---------- Fragmento del documento
En nuestros días vivimos más que nunca de espaldas a la muerte. Una sociedad caprichosa, que se ocupa de exigirnos la inmediatez de las cosas y la importancia del tener y el poseer. Cada vez somos menos resilientes y más vulnerables frente a la gran realidad de la vida. El final siempre llega. Ante esta rotundidad implacable solo queda prepararnos.

Hace unos meses acompañé a mi madre a morir y, como todo proceso vital, todo finaliza en un instante, pero lo importante es cómo llegamos a dicho proceso.

En mi caso personal y en el de cualquier mortal no podemos ni alterar, ni detener el instante último, pero sí podemos prepararnos para participar en él dignamente y acompañar. Antes de llegar a esa metamorfosis, muchas fueron las conversaciones (sobre la vida y la muerte, lo humano, lo divino, el sentido de vivir) que mantuvimos en las noches de verano en nuestro amado pueblo. Muchas cosas fueron dichas y expresadas en vida, algo de lo que no me arrepiento porque cuando llega el desenlace final podemos bloqueamos, aturullarnos, asustarnos. Sin embargo, cuánto camino tendríamos recorrido si fuéramos capaces de expresar en vida a los que queremos lo mucho que significan y son para nosotros, cuántos exámenes aprobados antes de llegar al examen final, el propio o del otro.
--------------------
---------- Listado proporcionado
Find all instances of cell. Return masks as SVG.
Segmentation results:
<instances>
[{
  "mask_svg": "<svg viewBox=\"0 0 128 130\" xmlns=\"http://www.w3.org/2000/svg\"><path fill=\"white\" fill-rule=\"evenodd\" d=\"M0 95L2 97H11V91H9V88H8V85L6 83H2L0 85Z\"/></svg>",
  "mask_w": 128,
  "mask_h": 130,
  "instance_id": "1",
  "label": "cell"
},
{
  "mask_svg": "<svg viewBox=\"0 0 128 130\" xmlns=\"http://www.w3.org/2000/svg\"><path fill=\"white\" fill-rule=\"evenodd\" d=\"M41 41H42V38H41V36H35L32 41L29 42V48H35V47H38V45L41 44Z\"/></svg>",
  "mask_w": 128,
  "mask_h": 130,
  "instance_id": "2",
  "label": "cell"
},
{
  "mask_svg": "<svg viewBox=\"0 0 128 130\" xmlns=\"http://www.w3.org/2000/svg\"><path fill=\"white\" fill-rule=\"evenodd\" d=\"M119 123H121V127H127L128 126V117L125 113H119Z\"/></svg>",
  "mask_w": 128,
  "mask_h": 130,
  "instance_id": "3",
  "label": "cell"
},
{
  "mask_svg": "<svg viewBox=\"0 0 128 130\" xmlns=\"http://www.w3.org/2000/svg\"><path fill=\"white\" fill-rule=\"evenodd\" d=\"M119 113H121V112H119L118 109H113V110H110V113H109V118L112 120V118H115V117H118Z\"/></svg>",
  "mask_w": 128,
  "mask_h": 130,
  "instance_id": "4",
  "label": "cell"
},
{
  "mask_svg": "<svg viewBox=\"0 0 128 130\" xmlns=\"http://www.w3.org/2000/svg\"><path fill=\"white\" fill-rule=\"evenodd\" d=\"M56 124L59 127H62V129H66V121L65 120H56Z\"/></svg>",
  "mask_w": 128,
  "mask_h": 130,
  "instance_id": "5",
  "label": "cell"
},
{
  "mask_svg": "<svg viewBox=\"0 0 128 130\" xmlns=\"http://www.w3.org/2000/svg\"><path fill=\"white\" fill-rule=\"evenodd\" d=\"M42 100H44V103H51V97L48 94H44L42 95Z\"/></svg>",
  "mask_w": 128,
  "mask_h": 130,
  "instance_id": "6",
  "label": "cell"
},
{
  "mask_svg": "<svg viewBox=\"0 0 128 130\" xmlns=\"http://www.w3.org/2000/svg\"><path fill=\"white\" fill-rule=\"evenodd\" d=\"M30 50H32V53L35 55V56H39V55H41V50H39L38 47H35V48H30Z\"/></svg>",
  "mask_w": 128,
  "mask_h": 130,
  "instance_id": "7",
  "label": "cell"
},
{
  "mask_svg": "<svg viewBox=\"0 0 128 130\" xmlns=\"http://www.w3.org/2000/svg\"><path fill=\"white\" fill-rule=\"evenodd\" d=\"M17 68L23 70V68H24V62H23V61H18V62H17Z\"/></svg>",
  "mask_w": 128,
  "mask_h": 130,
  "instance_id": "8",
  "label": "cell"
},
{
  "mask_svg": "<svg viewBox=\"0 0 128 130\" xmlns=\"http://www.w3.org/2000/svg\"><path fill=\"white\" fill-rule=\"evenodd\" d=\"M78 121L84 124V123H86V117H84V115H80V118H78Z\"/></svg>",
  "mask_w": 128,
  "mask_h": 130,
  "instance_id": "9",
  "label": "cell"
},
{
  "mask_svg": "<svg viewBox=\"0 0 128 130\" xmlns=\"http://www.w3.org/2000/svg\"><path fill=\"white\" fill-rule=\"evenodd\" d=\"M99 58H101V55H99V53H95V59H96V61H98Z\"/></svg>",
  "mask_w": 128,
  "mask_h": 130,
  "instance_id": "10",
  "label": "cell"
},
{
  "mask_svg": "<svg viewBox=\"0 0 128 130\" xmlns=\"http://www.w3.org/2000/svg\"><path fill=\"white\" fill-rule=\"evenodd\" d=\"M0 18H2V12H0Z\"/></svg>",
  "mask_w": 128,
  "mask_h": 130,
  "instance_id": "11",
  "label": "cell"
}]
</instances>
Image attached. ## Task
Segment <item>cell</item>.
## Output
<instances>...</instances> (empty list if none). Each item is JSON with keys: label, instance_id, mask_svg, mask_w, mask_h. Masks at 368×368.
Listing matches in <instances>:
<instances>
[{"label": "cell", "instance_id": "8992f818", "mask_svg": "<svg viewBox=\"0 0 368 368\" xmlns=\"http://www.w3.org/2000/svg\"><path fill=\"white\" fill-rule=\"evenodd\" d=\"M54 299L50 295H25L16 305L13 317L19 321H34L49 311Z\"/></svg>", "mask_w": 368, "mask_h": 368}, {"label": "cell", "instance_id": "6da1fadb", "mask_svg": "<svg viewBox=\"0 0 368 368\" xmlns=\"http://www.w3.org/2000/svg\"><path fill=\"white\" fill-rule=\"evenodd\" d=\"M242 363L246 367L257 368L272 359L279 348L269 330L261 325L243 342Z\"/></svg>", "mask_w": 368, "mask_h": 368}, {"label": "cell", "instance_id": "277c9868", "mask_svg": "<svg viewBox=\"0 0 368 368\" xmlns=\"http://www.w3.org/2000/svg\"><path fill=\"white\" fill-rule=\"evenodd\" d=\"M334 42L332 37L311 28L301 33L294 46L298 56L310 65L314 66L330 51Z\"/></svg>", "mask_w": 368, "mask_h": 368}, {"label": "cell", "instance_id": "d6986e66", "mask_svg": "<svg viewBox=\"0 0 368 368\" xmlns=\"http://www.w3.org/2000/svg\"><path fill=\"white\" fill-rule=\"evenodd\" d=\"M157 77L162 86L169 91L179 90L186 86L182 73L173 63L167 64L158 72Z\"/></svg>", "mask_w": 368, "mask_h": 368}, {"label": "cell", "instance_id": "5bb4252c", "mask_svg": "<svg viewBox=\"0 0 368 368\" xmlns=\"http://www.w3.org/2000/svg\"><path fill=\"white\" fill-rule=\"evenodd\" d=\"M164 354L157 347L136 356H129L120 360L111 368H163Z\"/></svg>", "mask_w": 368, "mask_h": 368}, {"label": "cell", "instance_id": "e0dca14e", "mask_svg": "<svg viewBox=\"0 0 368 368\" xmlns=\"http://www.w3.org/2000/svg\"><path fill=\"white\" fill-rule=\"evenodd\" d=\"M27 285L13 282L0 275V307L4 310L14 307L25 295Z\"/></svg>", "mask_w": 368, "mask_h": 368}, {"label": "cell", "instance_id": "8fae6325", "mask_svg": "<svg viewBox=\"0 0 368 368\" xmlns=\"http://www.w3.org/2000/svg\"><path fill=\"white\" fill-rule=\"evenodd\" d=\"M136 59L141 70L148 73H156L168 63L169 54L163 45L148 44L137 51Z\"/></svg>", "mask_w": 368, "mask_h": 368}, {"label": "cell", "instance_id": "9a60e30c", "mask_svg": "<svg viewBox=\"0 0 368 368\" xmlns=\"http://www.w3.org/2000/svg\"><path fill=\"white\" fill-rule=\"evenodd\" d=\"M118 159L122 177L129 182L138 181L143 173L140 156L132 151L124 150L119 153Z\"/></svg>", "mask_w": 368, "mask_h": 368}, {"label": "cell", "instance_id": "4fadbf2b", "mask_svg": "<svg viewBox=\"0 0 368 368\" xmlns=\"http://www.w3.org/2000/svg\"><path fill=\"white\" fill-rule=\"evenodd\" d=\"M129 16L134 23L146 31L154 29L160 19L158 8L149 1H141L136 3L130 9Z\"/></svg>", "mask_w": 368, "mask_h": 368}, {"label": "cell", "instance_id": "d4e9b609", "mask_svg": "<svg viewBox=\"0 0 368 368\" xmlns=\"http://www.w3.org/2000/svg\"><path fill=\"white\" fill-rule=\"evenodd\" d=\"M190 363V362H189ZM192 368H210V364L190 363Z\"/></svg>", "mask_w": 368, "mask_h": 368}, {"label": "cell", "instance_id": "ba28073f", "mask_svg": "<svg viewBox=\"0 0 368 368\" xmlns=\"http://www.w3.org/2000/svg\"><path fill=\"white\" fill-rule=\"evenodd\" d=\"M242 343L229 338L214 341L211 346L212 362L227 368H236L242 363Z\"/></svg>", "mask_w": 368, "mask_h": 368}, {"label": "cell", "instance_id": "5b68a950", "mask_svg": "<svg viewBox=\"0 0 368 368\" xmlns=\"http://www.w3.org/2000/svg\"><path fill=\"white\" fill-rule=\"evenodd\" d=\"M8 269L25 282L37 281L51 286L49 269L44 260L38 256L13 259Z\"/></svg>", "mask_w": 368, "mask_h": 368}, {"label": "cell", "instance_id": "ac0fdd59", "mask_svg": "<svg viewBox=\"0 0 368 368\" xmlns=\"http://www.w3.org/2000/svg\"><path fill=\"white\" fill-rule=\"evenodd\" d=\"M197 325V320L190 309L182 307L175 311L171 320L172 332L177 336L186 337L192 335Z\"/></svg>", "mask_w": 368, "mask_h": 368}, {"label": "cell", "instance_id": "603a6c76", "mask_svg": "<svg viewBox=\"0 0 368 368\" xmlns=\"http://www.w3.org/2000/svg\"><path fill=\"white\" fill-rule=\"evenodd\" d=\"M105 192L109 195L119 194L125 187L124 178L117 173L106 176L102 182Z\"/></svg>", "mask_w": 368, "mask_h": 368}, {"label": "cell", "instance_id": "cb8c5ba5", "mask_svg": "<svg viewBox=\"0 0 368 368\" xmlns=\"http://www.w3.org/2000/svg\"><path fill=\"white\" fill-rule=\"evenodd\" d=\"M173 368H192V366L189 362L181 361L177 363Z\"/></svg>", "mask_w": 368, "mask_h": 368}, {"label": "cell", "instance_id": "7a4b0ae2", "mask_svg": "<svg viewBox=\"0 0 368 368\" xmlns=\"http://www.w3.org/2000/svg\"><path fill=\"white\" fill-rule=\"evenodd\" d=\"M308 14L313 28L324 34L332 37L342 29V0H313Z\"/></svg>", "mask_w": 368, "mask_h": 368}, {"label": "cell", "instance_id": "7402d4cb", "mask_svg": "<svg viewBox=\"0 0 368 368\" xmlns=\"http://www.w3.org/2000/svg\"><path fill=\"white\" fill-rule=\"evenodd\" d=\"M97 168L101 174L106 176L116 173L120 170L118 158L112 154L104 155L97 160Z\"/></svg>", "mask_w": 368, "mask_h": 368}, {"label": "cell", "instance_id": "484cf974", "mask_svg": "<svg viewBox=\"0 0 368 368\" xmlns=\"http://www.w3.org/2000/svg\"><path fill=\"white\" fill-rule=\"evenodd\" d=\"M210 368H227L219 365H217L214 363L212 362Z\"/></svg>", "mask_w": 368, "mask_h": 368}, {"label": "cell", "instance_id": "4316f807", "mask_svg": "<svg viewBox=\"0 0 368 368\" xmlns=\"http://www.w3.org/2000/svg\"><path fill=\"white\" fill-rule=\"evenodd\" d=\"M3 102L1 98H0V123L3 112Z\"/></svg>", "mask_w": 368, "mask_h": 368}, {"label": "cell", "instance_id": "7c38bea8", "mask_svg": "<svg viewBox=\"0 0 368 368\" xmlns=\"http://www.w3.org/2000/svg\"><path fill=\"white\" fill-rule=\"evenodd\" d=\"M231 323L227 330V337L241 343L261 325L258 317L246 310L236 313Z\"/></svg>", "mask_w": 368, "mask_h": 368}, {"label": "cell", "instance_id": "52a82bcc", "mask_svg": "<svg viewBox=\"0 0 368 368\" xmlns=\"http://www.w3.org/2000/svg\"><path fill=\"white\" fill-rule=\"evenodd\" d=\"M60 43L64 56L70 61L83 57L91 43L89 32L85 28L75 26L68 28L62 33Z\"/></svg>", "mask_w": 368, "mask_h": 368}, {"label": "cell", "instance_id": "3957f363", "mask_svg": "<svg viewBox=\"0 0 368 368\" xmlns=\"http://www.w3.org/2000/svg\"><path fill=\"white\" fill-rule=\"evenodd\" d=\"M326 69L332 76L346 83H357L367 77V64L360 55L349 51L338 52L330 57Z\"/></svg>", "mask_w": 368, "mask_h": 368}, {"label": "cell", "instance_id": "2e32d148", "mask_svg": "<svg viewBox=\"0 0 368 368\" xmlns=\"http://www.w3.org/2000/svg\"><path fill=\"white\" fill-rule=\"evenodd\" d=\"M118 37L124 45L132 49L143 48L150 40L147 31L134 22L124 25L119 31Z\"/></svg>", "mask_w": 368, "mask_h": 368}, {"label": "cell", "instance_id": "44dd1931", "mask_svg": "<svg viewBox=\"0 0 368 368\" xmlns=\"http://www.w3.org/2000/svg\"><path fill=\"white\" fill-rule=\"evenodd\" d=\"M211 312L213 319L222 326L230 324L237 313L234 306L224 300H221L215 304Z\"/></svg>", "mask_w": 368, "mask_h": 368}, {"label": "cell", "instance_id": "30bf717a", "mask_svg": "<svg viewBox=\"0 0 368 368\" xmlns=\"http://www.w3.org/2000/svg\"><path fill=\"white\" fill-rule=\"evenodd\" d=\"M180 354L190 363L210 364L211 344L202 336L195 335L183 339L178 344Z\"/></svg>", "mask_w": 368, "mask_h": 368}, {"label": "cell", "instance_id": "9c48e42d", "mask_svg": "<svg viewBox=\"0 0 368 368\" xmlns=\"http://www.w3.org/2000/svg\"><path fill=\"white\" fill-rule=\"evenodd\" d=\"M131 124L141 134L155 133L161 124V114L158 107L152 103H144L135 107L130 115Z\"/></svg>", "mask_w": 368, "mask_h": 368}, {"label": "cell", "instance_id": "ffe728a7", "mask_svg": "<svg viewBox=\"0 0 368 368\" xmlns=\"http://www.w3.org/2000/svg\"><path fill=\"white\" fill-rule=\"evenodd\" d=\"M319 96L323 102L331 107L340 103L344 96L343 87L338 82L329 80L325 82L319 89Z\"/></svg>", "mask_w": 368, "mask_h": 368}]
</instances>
--------------------
■ La tarea ■
Prosigue el texto sobre cómo prepararse ante la muerte a partir de su última oración.

■ Respuesta ■
Una vez que lo verbal esta interiorizado en el Yo y en el Tu, solo queda comunicar a través de lo no verbal, y ahí solo con la presencia es suficiente, pero además las caricias, el contacto físico ayudan al enfermo en su proceso a sentirse acompañado y a saber que en ese momento único, irrepetible e individual, estás ahí. Y nada puede ser más importante que las personas que más quieres puedan tener la suerte de estar y ser.

No puedo olvidarme de que en este acompañar al enfermo hay mucha más gente que rodea las circunstancias últimas: médic@s que diagnostican y toman decisiones; pero qué importante es encontrar en ellos la humildad y la humanidad necesarias en esos momentos, y ahí se ven las vocaciones, a los que la medicina los ha elegido y no al revés. Qué importante la labor de enfermer@s, que con su ir y venir, cambian y aplican medicinas llamando al enfermo por su nombre, y respetando los tiempos que ellas saben para algunos son más cortos, sufriendo cada perdida sin apenas poder tener tiempo para animar a la familia como les gustaría, porque tienen más pacientes, pero que solamente con un lo siento y una mirada para los familiares es suficiente.

No olvidaré a las personas que otorgan mayor dignidad al enfermo, que son los que los bañan, los limpian, los ponen cómodos, sin duda sin vocación no pueden desarrollar una labor donde el respeto frente a la vergüenza debe encontrar su equilibrio.

También me acuerdo de los trabajadores que limpian las habitaciones, el silencio con el que se afanan en adecentar los espacios donde descansan personas cuyo final está cerca, casi podríamos decir que son seres invisibles, intentando que ni un ruido pueda alterar el confort del enfermo.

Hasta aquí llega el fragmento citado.